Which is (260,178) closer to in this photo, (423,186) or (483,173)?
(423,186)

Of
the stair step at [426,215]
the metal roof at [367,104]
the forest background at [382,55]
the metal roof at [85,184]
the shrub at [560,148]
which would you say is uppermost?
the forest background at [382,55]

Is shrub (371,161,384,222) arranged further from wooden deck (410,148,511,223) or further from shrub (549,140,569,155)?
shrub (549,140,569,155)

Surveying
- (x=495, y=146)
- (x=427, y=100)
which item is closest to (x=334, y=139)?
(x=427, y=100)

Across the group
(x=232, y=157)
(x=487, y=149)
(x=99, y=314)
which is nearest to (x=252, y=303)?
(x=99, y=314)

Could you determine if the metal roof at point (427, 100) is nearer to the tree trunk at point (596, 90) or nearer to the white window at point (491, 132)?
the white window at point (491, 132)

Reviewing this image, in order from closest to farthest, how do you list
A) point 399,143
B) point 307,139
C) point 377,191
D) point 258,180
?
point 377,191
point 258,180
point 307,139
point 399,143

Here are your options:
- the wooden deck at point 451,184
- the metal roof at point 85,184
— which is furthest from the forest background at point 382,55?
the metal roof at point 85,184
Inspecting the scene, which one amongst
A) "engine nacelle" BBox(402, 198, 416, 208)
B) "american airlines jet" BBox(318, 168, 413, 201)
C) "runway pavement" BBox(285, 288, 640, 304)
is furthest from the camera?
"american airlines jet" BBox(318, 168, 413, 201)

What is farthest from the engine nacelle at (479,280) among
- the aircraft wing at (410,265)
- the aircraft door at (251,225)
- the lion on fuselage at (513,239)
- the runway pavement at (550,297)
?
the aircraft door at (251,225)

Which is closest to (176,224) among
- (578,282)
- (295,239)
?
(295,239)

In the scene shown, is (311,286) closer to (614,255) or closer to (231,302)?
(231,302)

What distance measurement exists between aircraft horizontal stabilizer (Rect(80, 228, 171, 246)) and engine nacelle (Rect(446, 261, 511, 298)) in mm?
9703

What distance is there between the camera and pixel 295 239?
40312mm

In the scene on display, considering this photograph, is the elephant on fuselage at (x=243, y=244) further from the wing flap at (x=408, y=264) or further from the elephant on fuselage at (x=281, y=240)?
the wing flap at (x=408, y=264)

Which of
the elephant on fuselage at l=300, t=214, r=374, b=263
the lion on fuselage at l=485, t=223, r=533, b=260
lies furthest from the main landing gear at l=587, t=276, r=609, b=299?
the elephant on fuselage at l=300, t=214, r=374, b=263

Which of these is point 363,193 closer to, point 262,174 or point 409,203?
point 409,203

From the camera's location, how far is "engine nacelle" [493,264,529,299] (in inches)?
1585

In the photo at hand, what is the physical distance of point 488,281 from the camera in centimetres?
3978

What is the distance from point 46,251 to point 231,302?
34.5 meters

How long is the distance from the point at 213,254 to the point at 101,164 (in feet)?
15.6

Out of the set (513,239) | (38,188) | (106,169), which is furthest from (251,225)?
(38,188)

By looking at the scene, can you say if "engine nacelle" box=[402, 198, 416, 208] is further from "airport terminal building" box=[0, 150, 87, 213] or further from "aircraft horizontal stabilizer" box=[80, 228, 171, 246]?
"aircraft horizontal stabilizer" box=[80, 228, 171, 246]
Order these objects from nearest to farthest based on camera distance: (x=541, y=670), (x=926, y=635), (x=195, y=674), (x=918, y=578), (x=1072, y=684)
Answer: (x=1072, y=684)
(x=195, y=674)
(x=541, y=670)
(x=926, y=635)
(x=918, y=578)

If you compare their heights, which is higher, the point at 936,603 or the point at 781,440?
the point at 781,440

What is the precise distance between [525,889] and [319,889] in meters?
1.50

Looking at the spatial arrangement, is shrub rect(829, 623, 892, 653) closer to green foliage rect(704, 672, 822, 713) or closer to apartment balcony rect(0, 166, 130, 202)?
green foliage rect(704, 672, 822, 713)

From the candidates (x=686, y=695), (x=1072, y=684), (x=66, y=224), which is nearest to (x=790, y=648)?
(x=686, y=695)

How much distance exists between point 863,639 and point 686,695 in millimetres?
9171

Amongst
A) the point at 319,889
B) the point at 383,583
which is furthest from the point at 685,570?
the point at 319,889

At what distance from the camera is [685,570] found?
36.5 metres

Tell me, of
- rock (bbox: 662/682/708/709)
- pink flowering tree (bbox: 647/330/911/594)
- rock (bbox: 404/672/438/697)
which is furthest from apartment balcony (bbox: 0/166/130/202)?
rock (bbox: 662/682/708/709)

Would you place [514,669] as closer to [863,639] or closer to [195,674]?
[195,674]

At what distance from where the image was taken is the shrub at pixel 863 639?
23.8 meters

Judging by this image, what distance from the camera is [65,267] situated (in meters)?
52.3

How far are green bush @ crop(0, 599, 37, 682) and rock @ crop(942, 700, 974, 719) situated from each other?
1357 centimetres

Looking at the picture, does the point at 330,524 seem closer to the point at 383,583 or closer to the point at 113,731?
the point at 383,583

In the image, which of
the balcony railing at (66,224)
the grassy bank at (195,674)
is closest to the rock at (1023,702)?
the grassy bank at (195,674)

+---+

**GIVEN TASK:** Return everything in the listing from the line containing "If you compare" down to the line containing "1357 centimetres", both included, reproduced verbatim.

**TASK ANSWER:**
If you compare their heights, which is higher, the point at 936,603 or the point at 781,440?
the point at 781,440

What is the precise distance between [525,889] and [319,889] in meters?
1.50

Looking at the spatial arrangement, is shrub rect(829, 623, 892, 653) closer to green foliage rect(704, 672, 822, 713) or closer to apartment balcony rect(0, 166, 130, 202)?
green foliage rect(704, 672, 822, 713)

From the candidates (x=686, y=695), (x=1072, y=684), (x=66, y=224), which is nearest to (x=790, y=648)?
(x=686, y=695)

How much distance exists between point 863,639 and point 686,695 in millimetres?
9171

Amongst
A) the point at 319,889
B) the point at 383,583
which is furthest from the point at 685,570?
the point at 319,889

At what distance from the camera is [685,570] found?
36.5 metres

Tell me, of
- rock (bbox: 662/682/708/709)
- pink flowering tree (bbox: 647/330/911/594)
- rock (bbox: 404/672/438/697)
which is furthest from apartment balcony (bbox: 0/166/130/202)?
rock (bbox: 662/682/708/709)

Would you place [514,669] as closer to [863,639] or closer to [195,674]?
[195,674]

At what distance from where the image was taken is the shrub at pixel 863 639?
23.8 meters

Judging by this image, what distance from the camera is [65,267] situated (in meters)?
52.3

How far are green bush @ crop(0, 599, 37, 682) and rock @ crop(942, 700, 974, 719) situated from each other?
1357 centimetres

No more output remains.